A Failed Project Attempt – Spring Festival "Fun for Seven Days" (Not Really)

8 min

Inspiration

It all started on the high-speed train home for the Lunar New Year. I came across this article on Zhihu: Running Go Programs on Bare Metal. The gist was to take over Go programs’system calls and interrupts by re-implementing the system interface. Such an idea struck me as really fascinating! The author went a step further, building an x86 OS in Go: eggos—remarkably complete. By deeply modifying the Go runtime from the bottom up, user programs are totally unaware anything is different, so third-party Go libraries just work out of the box. The author even implemented a TCP/IP stack, allowing some networking libraries to work straight away. Reading it, I felt a rush of excitement.

I started searching for prior art and discovered that this concept had actually been proposed quite some time ago. For instance, at OSDI 2018, there was a paper analyzing the pros and cons of using high-level languages to implement operating systems—slides here. Plus there are other implementations from recent years, such as gopher-os, a proof-of-concept kernel meant to show the feasibility of building an OS in Go. There’s even a PhD project from MIT called Biscuit, which hacks the compiler to target bare metal. This one is more feature-complete and implements parts of the POSIX interface, to the point where you can run Redis and Nginx on it.

While combing through research materials, I noticed they all shared a trait: they’re based on the x86 architecture. Previously, I’d written a small kernel in C for RISC-V. The RISC-V instruction set and mechanisms are refreshingly straightforward and a joy to work with. So I thought: why not try implementing a RISC-V OS in Go?

Once I had the idea, I was eager to get started—as soon as I got home, I dove straight in.

Let’s Do This!

One of the most important steps in a project is naming it (just kidding).

Still, I thought up a fantastic name right from the start: goose.

README
README

Brilliant, right?

Go natively supports cross-compilation to RISC-V 64-bit executables—awesome! Just prefix your go build command with GOOS=linux GOARCH=riscv64 and you’re good to go. Couldn’t be easier.

For the VM, as usual, I went with QEMU, running on a virt platform. The memory layout for virt: addresses above 0x80000000 are physical memory; below that is the MMIO region (basically, device memory is mapped here, so operating on memory in this region interacts with the device). At boot, virt sets the PC to 0x80000000.

However, a normal compiled Go executable runs in user mode virtual addresses, with entry points at low addresses (around 0x10000). Luckily, Go provides a linker flag, -T, to specify the starting address of the TEXT section. You can use it to place the code in high memory; with the -E flag, you can also set the entry point. This lets you write a function to take over Go’s boot process (the actual entry isn’t main but a function called _entry, used for early initialization).

■ **Exercise set**
1. According to the blog post, what value does the QEMU virt platform set the PC to at boot?
2. Summarize the blog post in two sentences.
3. Write the next part of the blog post about building goose.
None of the rows is needed for this work.

■ **Entries supplied**
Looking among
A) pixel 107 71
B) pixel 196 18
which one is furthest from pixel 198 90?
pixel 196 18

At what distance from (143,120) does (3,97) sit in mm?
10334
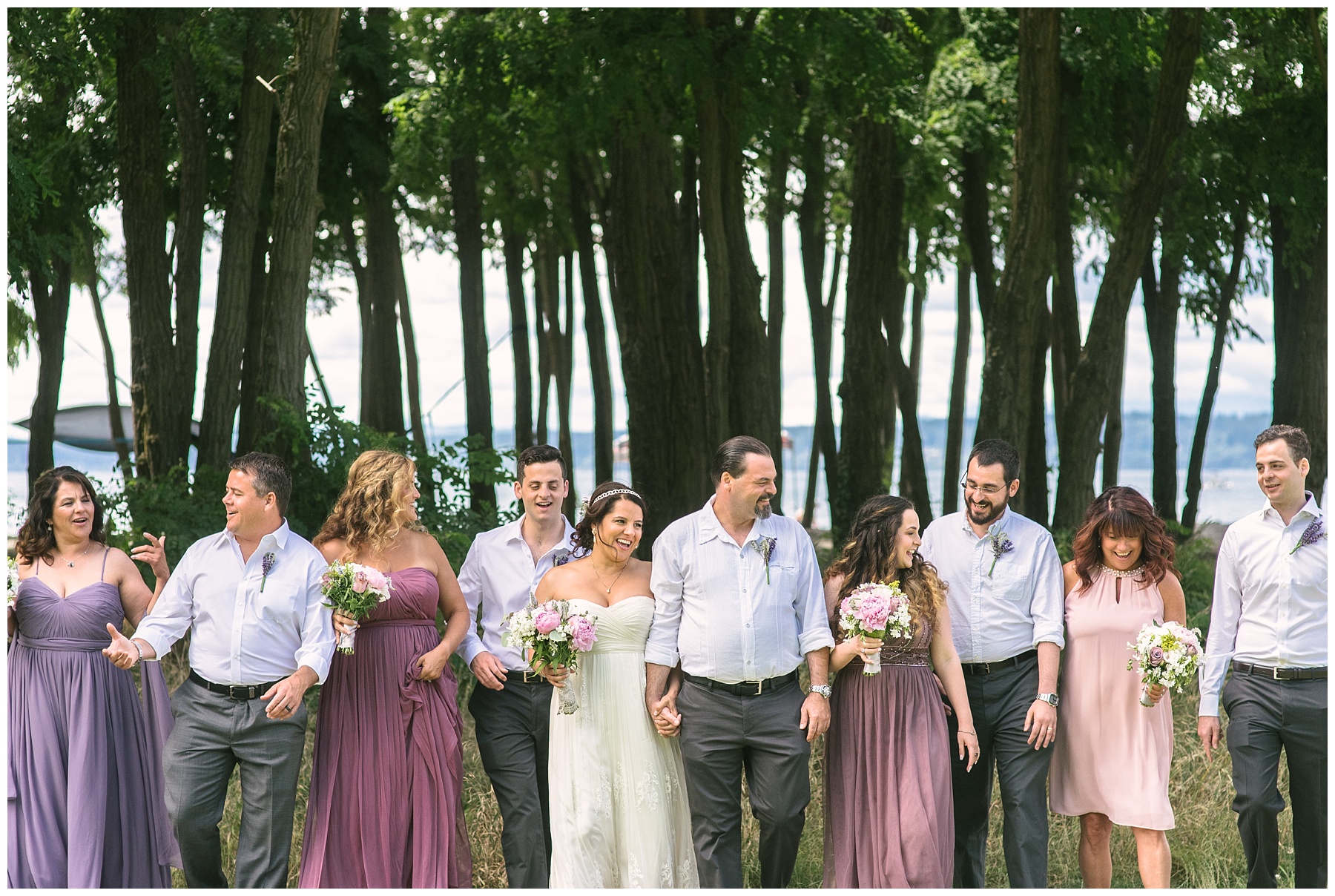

■ **Task results**
1. It sets the PC to 0x80000000.

2. After reading about eggos, an x86 operating system built in Go by modifying the Go runtime, the author noticed that existing Go operating system projects such as gopher-os and Biscuit all targeted x86. Drawing on earlier experience writing a small RISC-V kernel in C, the author began a RISC-V operating system in Go called goose, which runs on QEMU's virt platform and uses Go's cross-compilation together with the -T and -E linker flags to place code in high memory and set the entry point.

3.
But then there’s a major snag: although we can specify the entry function, there’s no way to set its starting address! You can’t place the entry at 0x80000000, so virt might start up to complete gibberish sitting there. If this were C, you’d just write a linker script to set the entry point at the desired address—trivial, one line. But this is Go.

After some research, I stumbled upon this StackOverflow question about using an external linker instead of the built-in one, which would allow custom linker scripts. But after trying it, things didn’t pan out. Go executables contain, besides the usual text, bss, rodata, and data segments, a bunch of their own weird sections—all of which need to be defined in the linker script, making this approach nearly impossible.

So I switched tactics: what if I wrote the entry in C, which loads the Go binary from memory and jumps to it? The Go code’s entry point exists in the ELF file, but once loaded into memory, that info is gone. So my solution is to link the ELF as a binary blob into the data section of the C program, labeling the start and end as _binary_kernel_elf_start and _binary_kernel_elf_end. The C code can find these easily. The C function’s job is simple: parse the ELF, load its segments into the right memory locations, and jump to the ELF entry.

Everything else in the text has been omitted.